→ **Assigned task 1**
In the spline estimator passage, which lemmas are the proofs of Propositions 1, 2 and 3 based on?
→ **Assigned task 2**
Transcribe part of the spline estimator passage, beginning at the words "Denote by \(\left\|" and stopping after the words "equal to \(1\)".
→ **Assigned task 3**
Rewrite the paragraph of the spline estimator passage that begins "The proofs of Theorems 1 and 2" as a short list that keeps its main facts.

The proofs of Theorems 1 and 2 depend on Propositions 1, 2 and 3 given in Sect. 3. The proofs of these Propositions are based on Lemmas 1, 4 and 2. All of them are provided in the “Appendix”. Both Theorems 1 and 2 remain true with spline–kernel estimator \(\hat{\sigma }_{\text {SK} }^{2}\left( x\right) \) replaced by spline-local linear estimator \(\hat{\sigma }_{\text {SLL}}^{2}\left( x\right) \), but detailed proofs for local linear estimator are omitted as in Wang and Yang (2007, 2009).

3 Error decomposition

To break the estimation error \(\hat{\sigma }_{\text {SK}}^{2}\left( x\right) - \tilde{\sigma }_{\text {K}}^{2}\left( x\right) \) into simpler parts, we begin by discussing the spline space \(G^{(p-2)}_{N}\) and the representation of the spline estimator of \(\hat{m}_{p}(x)\) in Eq. (5).

Denote by \(\left\| \phi \right\| _{2}\) the theoretical \(L^{2}\) norm of a function \(\phi \) on \(\left[ 0,1\right] \) , i.e., \(\left\| \phi \right\| _{2}^{2}=\mathsf {E}\{ \phi ^{2}( X) \} =\int _{0}^{1}\phi ^{2}\left( x\right) f\left( x\right) dx\), the empirical \(L^{2}\) norm as \(\left\| \phi \right\| _{2,n}^{2}=n^{-1}\small {\sum _{i=1}^{n}}\phi ^{2}\left( X_{i}\right) \), and then define the rescaled B-spline basis \(\{ B_{j,p}( x) \} _{j=1-p}^{N}\) for \(G_{N}^{\left( p-2\right) } \), each with theoretical norm equal to \(1\)

→ **Data section**
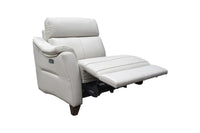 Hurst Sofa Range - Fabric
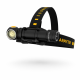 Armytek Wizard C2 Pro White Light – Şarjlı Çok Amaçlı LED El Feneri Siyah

→ **Answer section 1**
Lemmas 1, 4 and 2.

→ **Answer section 2**
Denote by \(\left\| \phi \right\| _{2}\) the theoretical \(L^{2}\) norm of a function \(\phi \) on \(\left[ 0,1\right] \) , i.e., \(\left\| \phi \right\| _{2}^{2}=\mathsf {E}\{ \phi ^{2}( X) \} =\int _{0}^{1}\phi ^{2}\left( x\right) f\left( x\right) dx\), the empirical \(L^{2}\) norm as \(\left\| \phi \right\| _{2,n}^{2}=n^{-1}\small {\sum _{i=1}^{n}}\phi ^{2}\left( X_{i}\right) \), and then define the rescaled B-spline basis \(\{ B_{j,p}( x) \} _{j=1-p}^{N}\) for \(G_{N}^{\left( p-2\right) } \), each with theoretical norm equal to \(1\)

→ **Answer section 3**
- The proofs of Theorems 1 and 2 depend on Propositions 1, 2 and 3, given in Sect. 3.
- The proofs of those Propositions are based on Lemmas 1, 4 and 2.
- All of these are provided in the Appendix.
- Both Theorems remain true when the spline–kernel estimator is replaced by the spline-local linear estimator.
- Detailed proofs for the local linear estimator are omitted, as in Wang and Yang (2007, 2009).